The film is also absolutely formulaic – or predictable (which sound a little less positive). But, the formula is tried and true: young girl from the wrong side of the tracks (actually, here from a working-class part of London) stuck in a dead-end, fast-food outlet job, but with a skill that is going to come in more than handy when a competition arises (skateboarding here which will translate into snowboarding), dead mother, old codger father (a sympathetic Bill Bailey), a chance for a job at a chalet in the Austrian Alps among the posh and snobbish, a romance with the son and heir, some deception, frustration, temptation to give up, a chance because of a generous gesture, victory, and having it all. Perhaps that spoils it by outlining the plot, but once it starts, that is what you would be expecting anyway.
Because Felicity Jones is a perky, common-sensed and interestingly attractive actress, we are on side right from the start. And, talk about product placement, not just the Tesco bags which do appear, but Austria itself.
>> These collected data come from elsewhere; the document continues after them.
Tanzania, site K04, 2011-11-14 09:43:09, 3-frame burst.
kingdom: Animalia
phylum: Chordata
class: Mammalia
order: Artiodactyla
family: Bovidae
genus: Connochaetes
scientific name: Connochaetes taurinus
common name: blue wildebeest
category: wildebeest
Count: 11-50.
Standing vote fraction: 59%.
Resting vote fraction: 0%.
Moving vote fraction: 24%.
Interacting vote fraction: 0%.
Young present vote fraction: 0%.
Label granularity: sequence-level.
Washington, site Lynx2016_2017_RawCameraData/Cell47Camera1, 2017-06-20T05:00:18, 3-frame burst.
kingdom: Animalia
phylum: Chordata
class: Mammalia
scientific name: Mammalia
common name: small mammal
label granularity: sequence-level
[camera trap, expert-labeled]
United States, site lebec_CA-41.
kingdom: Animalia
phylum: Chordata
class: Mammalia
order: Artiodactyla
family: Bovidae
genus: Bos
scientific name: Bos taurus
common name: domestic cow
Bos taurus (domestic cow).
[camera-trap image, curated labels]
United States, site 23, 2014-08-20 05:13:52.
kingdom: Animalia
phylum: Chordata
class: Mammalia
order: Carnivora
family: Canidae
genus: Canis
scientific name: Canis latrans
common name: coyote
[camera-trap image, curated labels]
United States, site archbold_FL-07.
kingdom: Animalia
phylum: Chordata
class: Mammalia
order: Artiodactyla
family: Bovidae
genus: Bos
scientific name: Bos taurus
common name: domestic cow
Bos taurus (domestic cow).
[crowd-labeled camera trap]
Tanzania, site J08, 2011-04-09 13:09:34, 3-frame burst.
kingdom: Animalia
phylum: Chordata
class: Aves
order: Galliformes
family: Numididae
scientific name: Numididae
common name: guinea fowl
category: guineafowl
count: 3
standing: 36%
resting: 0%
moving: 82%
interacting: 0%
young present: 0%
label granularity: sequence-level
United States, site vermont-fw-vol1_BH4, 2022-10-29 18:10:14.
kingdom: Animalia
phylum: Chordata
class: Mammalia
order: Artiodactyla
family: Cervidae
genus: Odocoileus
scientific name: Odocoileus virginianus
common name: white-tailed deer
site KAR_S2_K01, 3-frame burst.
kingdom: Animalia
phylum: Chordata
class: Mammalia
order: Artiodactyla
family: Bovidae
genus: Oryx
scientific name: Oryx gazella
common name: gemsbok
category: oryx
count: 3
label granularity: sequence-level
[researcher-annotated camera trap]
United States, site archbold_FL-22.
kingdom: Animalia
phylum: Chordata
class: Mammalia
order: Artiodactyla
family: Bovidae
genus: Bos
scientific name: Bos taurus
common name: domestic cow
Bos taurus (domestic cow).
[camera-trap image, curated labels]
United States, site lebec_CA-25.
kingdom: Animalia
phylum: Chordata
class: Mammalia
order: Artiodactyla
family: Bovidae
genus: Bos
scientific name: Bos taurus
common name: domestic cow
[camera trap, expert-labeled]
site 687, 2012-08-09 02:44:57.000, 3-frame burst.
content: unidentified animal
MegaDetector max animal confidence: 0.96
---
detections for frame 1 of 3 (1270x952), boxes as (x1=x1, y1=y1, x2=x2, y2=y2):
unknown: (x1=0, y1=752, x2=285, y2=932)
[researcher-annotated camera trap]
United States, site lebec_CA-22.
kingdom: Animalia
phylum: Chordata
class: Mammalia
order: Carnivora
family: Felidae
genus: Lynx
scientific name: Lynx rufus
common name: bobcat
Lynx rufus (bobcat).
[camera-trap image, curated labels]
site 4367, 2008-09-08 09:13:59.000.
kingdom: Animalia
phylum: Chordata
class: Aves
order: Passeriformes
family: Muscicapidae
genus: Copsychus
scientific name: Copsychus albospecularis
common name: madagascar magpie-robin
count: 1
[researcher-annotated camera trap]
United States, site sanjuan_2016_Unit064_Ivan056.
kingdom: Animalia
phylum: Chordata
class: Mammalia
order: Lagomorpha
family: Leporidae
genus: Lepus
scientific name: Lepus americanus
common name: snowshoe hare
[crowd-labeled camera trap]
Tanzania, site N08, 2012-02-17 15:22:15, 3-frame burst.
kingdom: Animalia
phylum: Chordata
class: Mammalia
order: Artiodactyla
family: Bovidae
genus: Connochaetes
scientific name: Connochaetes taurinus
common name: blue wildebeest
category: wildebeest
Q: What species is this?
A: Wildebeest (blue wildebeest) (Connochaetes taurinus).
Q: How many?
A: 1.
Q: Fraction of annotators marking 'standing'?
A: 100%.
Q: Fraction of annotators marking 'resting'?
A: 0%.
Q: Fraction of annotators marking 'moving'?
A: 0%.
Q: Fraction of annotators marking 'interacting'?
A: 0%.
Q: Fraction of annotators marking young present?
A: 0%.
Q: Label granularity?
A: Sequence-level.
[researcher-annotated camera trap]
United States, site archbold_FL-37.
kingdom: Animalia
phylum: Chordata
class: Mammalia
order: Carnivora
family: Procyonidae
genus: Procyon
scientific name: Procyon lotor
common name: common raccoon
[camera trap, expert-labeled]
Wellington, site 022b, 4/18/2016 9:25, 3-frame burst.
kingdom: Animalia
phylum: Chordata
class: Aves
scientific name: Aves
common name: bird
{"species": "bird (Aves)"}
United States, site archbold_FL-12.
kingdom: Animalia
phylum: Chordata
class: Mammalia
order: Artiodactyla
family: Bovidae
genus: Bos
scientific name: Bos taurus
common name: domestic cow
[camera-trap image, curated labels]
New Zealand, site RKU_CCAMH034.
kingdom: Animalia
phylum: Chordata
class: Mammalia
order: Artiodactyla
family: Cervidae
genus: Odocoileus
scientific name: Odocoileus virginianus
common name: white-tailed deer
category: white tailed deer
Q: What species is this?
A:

It looks beautiful, the mountains and snow glittering, the comfortable chalet, the chair lifts and the slopes – plenty of Austria and I wouldn’t be surprised if many in the audience decided that there they must go there and that they should take up skiing or snowboarding.
The leading man is Ed Westwick, one of those heartthrobs in the Robert Pattinson vein. He could actually pass for Robert Pattinson’s brother. His parents are played by Brooke Shields being haughty and mean and Bill Nighy being surprisingly ordinary and nice.
Our heroine makes some bad judgments despite her common sense, gets tangled in a relationship that she should have given far more thought to – but learning one’s lessons and finding true love, which means commitment, is what most romantic comedies are about.
Fr Peter Malone MSC is an associate of the Australian Catholic Office for Film & Broadcasting.